Winnipeg is mosquito heaven. One problem that comes with losing your hair is that is gives the mozzies a more expansive feeding ground. My head now looks like I’ve done five rounds with Mike Tyson. Yesterday it rained and now the sun has come out – which will bring the little bugs out in force. I’m trying not to take it personally, but, today I think I’m going to stick my head in a bucket of chemicals…
The summit of religious leaders began yesterday afternoon with a welcoming ceremony by some indigenous (First Nation) Anishnabe Nation people who lit a fire in a tent, spoke, sang and used drums to ‘send the word out’. This was preceded by two introductory speeches, the clearest coming from a man with authority.
Dr Alberto Quattrucci is here from the St Egidio Community in Rome. This is a remarkable communitywhich cares for poor, disabled and marginalised people – a visit there while we were in Rome last year for a communications conference made a huge impression on our group. Alberto is not only impressive, but is also a very nice man. He spoke quietly, firmly and with humility. He made the point simply that
the struggle against poverty means solidarity with poor people… Transformed structures do not change hearts; transformed hearts change structures.

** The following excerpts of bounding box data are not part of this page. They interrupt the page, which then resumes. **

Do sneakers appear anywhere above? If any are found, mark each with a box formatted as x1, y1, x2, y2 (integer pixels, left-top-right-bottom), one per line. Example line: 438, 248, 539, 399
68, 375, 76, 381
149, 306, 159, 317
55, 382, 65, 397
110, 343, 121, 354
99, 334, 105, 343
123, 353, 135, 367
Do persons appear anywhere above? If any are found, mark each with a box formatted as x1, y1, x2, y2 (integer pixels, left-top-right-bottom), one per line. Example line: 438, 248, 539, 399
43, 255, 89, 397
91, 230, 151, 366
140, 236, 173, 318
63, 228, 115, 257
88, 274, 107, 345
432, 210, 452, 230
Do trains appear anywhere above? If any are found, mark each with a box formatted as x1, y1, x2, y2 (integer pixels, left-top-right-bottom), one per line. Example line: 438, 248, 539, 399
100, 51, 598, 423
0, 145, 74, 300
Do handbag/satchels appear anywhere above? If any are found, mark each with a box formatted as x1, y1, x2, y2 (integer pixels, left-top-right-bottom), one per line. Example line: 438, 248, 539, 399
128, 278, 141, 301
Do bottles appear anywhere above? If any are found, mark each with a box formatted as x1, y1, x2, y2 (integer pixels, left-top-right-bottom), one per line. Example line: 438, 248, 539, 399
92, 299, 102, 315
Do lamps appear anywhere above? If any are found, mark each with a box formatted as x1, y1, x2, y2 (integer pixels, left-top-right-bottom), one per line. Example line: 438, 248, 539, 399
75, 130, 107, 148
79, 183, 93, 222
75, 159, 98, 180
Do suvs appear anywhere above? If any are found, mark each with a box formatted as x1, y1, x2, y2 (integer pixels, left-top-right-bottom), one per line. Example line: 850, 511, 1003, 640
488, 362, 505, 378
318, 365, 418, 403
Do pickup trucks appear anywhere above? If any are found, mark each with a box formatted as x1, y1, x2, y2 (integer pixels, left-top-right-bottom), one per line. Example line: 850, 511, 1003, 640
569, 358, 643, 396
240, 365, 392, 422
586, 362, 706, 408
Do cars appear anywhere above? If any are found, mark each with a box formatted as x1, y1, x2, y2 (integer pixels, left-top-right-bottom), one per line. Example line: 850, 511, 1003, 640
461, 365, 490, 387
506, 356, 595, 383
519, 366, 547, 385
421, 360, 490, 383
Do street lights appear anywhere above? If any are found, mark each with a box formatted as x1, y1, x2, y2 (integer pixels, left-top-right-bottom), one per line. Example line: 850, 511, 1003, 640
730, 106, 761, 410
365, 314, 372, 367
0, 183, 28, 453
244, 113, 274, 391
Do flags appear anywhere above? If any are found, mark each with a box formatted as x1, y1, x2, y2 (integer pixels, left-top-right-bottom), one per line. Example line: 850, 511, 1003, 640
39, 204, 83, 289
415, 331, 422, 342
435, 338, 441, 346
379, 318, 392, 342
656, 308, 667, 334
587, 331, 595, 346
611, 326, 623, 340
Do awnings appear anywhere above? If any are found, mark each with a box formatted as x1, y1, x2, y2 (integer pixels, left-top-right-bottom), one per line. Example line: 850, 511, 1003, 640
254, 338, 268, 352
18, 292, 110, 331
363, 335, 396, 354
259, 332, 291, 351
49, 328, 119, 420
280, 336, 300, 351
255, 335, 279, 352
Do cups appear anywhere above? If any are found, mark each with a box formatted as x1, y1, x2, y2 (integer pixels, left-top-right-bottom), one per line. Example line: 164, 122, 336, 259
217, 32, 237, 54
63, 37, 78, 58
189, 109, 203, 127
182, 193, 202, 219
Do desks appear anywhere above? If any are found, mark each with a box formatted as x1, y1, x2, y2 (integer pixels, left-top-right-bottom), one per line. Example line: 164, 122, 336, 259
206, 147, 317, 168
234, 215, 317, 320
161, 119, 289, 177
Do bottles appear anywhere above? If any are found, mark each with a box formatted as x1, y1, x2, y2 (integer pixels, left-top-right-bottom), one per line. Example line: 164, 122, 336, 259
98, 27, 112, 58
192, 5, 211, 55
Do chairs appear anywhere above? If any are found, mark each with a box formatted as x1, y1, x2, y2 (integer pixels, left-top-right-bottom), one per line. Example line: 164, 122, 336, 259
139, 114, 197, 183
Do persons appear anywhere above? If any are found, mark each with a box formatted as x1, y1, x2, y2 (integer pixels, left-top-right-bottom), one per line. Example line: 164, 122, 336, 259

This raises an important question about conferences such as this: what do we want/expect to achieve? Yes, we can add a voice and make a case for a different way of living in the world and running the world’s economies; but how is the making of that case likely to impact on the politicians who will gather for the G8/G20?
This question is one I will need to push at this gathering over the next two days. If we are to follow the process through France in 2011, the USA in 2012 and host a similar conference in 2013 in the UK, we will have to have a better and clearer idea of how we might achieve what we want to achieve (or think is worth achieving). Simply to make a statement – however powerful or worthy – is redundant unless it is heard and understood by the intended audience.
Given that the G8/G20 summit is always a photo-opportunity for the political leaders – the work has already been done and dusted long before they get there – it feels a bit late delivering a statement to a charade when the business was completed before we got there.
This means that we have to face the challenge in future: do we want profile concurrent with the politicians’ event or do we want to influence the agreements they come to before they get here? I side with the wish for effectiveness in influencing the content and process (by doing our work earlier, pulling together fewer people, keeping statements tight and light, getting effective media traction and maximising the impact whilst minimising the work involved).
Today we get down to business with a focus on ‘Extreme Poverty’ in relation to economics, peace & security and climate change. Some impressive speakers will focus our thoughts. I’ll report later on content and process.
Back to the other world, yesterday saw an interview with CBC about the World Cup. I gather the press in the UK and elsewhere have picked up on my latest World Cup prayers – some even recognising humour where they spot it. One Slovenian website has picked it up and made a comment which looks funny, but I can only work out a little of what it says (not the crucial bits).
Today France will probably get their flight tickets back to Paris. England will prepare for tomorrow’s showdown in the light of the severest UK budget cuts since the Second World War. If anyone can tell me what the Slovenian piece says (even if it is rude – I am getting used to that), I would be grateful!